La rentrée n’a pas encore eu lieu en France que ça se bouscule déjà pour devenir candidat à l’élection présidentielle. Le socialiste Raphaël Glucksmann a annoncé officiellement dimanche qu’il était prêt à s’engager dans la bataille. Le candidat devra franchir, normalement, l’étape de la primaire à gauche avant de se lancer dans la bataille électorale face au Rassemblement national qui caracole en tête, un Édouard Philippe qui veut sa revanche après avoir été le Premier ministre d’Emmanuel Macron et un Jean-Luc Mélenchon toujours aussi véhément.

Nous ne dévoilerons pas la liste des autres candidats, nous n’aurions pas assez de place, mais le scrutin s’annonce décisif pour l’avenir du pays et aussi de l’Europe, chahutée depuis des années maintenant par les percées de l’extrême droite dans différents pays. Ces partis disent tout le mal qu’ils pensent de Bruxelles et souhaitent donner un coup de pied dans la fourmilière. Quitte à fragiliser notre continent pour le seul intérêt de leur pays. Notre Europe n’a jamais été autant en danger. Les nombreuses fractures, nées au fil des crises ces dernières décennies, sont autant de points faibles dans lesquels s’engouffrent les adversaires de notre très chère Union.

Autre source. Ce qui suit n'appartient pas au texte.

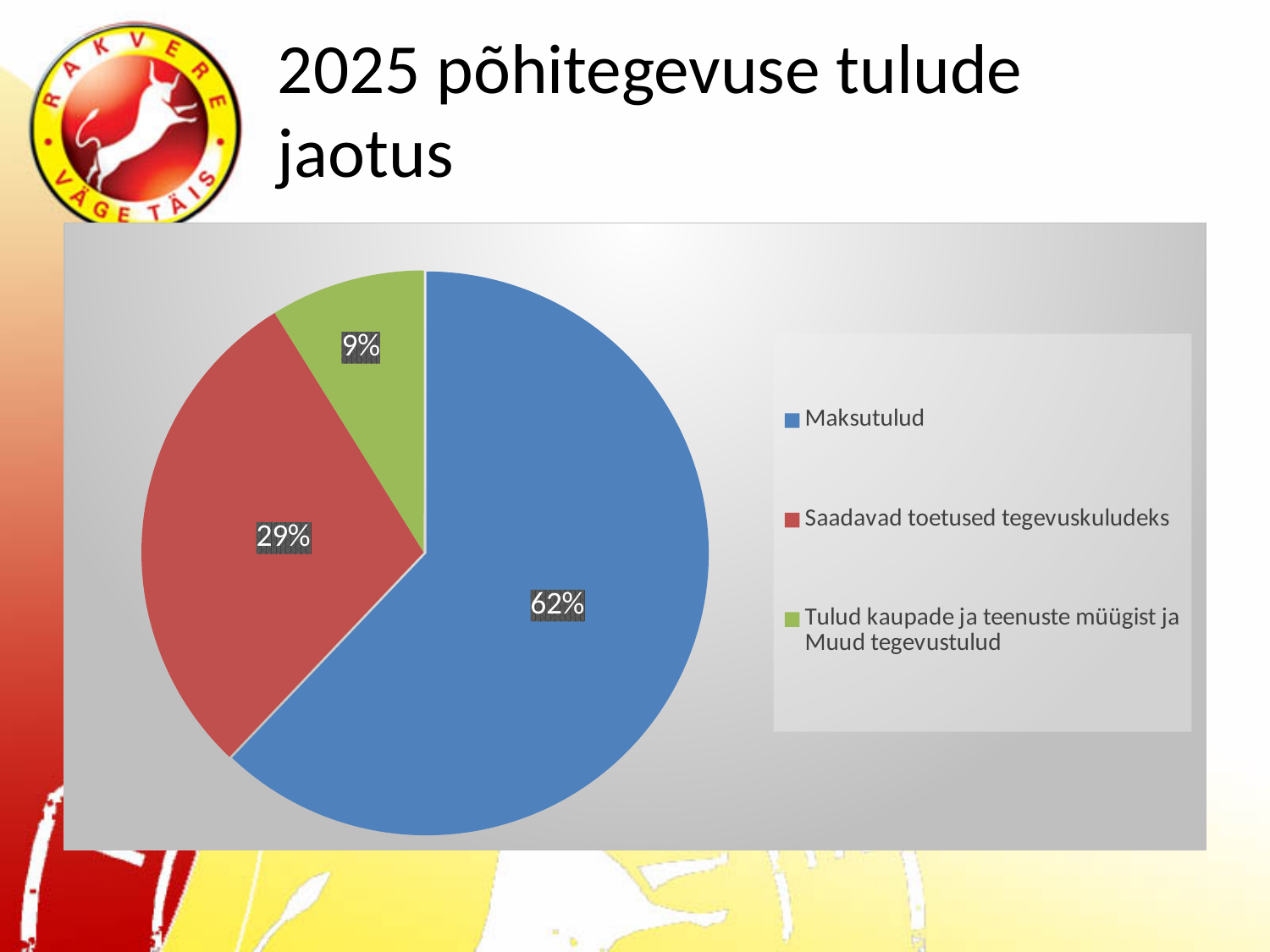
What colour is the slice for Maksutulud? blue What is the title of the slide containing the chart? 2025 põhitegevuse tulude jaotus What share of the pie does Saadavad toetused tegevuskuludeks have? 29% Which category has the largest slice of the pie? Maksutulud What kind of chart is shown on the slide? pie chart Which category has the smallest slice of the pie? Tulud kaupade ja teenuste müügist ja Muud tegevustulud What share of the pie does Maksutulud have? 62% What is the difference in percentage points between Maksutulud and Saadavad toetused tegevuskuludeks? 33 How many entries does the legend list? 3 What share of the pie does Tulud kaupade ja teenuste müügist ja Muud tegevustulud have? 9% How many slices does the pie chart have? 3 Which is larger: Saadavad toetused tegevuskuludeks or Tulud kaupade ja teenuste müügist ja Muud tegevustulud? Saadavad toetused tegevuskuludeks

Les sondages donnent pour l’instant le Rassemblement national vainqueur, mais nous sommes encore bien loin de l’échéance. Qui sera qualifié au second tour pour affronter Marine Le Pen? Là aussi, difficile de prévoir. L’affrontement s’annonce en tout cas violent, tant les différences idéologiques entre les candidats sont importantes. Les deux quinquennats d’Emmanuel Macron n’ont pas été de tout repos.

On se rappelle le long épisode des gilets jaunes, puis le coronavirus qui a encore accentué les rancœurs de la population pour de bonnes ou de mauvaises raisons. La réforme des retraites a fini par briser en mille morceaux la société française, mais aussi son Assemblée nationale qui n’a pas de majorité absolue et s’enfonce mois après mois dans des débats et querelles stériles. À partir de la semaine prochaine, les choses sérieuses vont débuter et la course sera lancée pour huit mois de débats. Huit longs mois.